As the eCommerce industry continues to grow, it’s inevitable that tax regulations will evolve. Governments are continuously looking for ways to ensure that online businesses pay their fair share. Staying updated on these changes and being proactive in adjusting your tax strategies will be crucial for long-term success.

Summary

Navigating the tax landscape is crucial for the success of any eCommerce business. Recognizing the significance of federal, state, and local tax obligations from the outset is essential. Leveraging expert advice and specialized tools can simplify the challenges of understanding sales tax nexus, capitalizing on start-up deductions, and emphasizing the importance of distinct personal and business finances. Additionally, the benefits of tax compliance, the expertise of tax consultants, the nuances of international sales, the advantages of tax incentives, and the dynamic nature of eCommerce taxation are vital components that can optimize financial efficiency and foster sustainable business growth.

Frequently Asked Questions

What are an eCommerce business’s tax obligations?

eCommerce businesses typically have to pay income taxes, employment taxes, and sales taxes. Sales taxes are due in each state where the business has a sales tax nexus. Depending on the goods you sell, you may be responsible for excise taxes.

What is a sales tax nexus?

A sales tax nexus comes into effect when an online seller has a physical presence or high enough sales in a state. The thresholds and tax amounts vary by state.

What are start-up deductions?

Start-up deductions are deductible expenses that can be amortized (spread out) over 15 years. This lets you save the deductions for when your revenue and tax bill are likely higher. Examples of eligible costs include product research, formation costs, and consulting fees.

What are the usual tax due dates?

Income taxes are typically due on either March 15th or April 15th depending on your business structure. Estimated quarterly taxes are due on April 15th, June 15th, September 15th, and January 15th of the following year. It’s worth marking January 31st, February 28th, and March 31st as the due date for select informational returns.

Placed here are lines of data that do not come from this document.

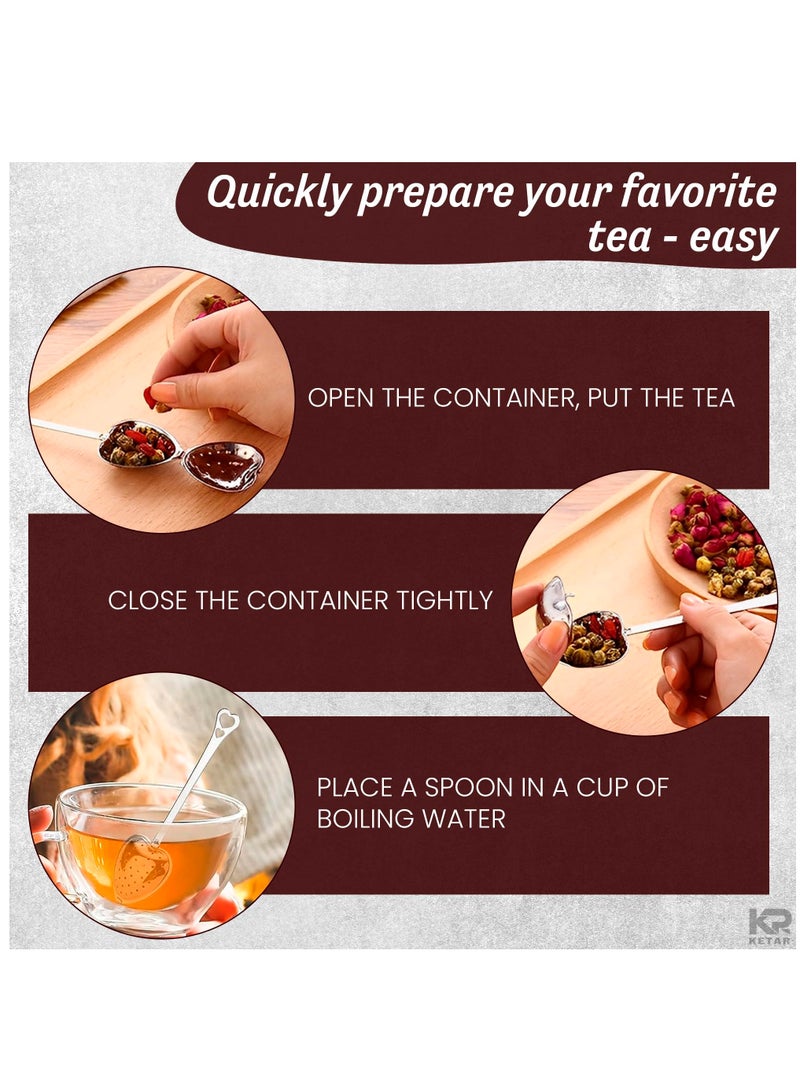 Quickly prepare your favorite tea - easy

OPEN THE CONTAINER, PUT THE TEA

CLOSE THE CONTAINER TIGHTLY

PLACE A SPOON IN A CUP OF BOILING WATER

KR
KETAR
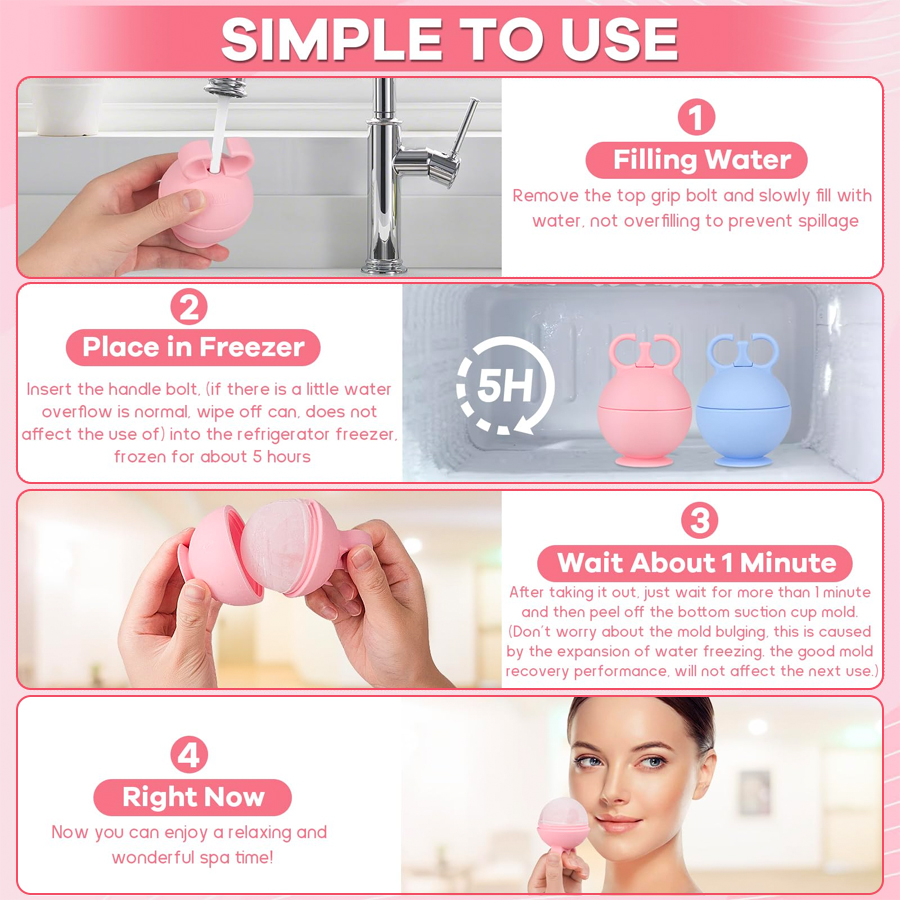 SIMPLE TO USE

1
Filling Water
Remove the top grip bolt and slowly fill with water, not overfilling to prevent spillage

2
Place in Freezer
Insert the handle bolt, (if there is a little water overflow is normal, wipe off can, does not affect the use of) into the refrigerator freezer, frozen for about 5 hours

5H

3
Wait About 1 Minute
After taking it out, just wait for more than 1 minute and then peel off the bottom suction cup mold. (Don't worry about the mold bulging, this is caused by the expansion of water freezing, the good mold recovery performance, will not affect the next use.)

4
Right Now
Now you can enjoy a relaxing and wonderful spa time!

How does bookkeeping help with taxes?

Your bookkeeping contains all the information you’d need to fill out an income tax return. Beyond that, it helps with tax planning and is crucial to back up your work in the case of an audit.

How does a business bank account help with taxes?

Separating your personal and business finances makes it easy to identify what is and isn’t a business transaction. In some cases, it provides liability protection which keeps your personal assets protected if your business faces legal action.

How can I determine if I have a sales tax nexus in a particular state?

You’ll have a sales tax nexus in a state if you have a physical presence or if you surpass a certain sales threshold, which varies by state. It’s essential to check each state’s regulations.

What are the benefits of hiring a tax consultant for my eCommerce business?

A tax consultant can provide tailored advice, help identify specific deductions, guide you through complex tax scenarios, and ensure you’re compliant with all regulations.

How do I handle taxes for international sales?

Each country has its tax regulations. It’s crucial to be aware of customs duties, VAT, GST, and other applicable taxes. Using tools or platforms that calculate these taxes based on the customer’s location can simplify the process.

Are there tax incentives available for eCommerce businesses?

Yes, governments often offer tax incentives to boost certain sectors. These can come in the form of reduced tax rates, credits, or grants. It’s essential to stay informed about these opportunities.

How can I stay updated on changes in eCommerce tax regulations?

Regularly consulting with a tax professional, subscribing to tax news updates, and being part of eCommerce communities can help you stay informed about any changes.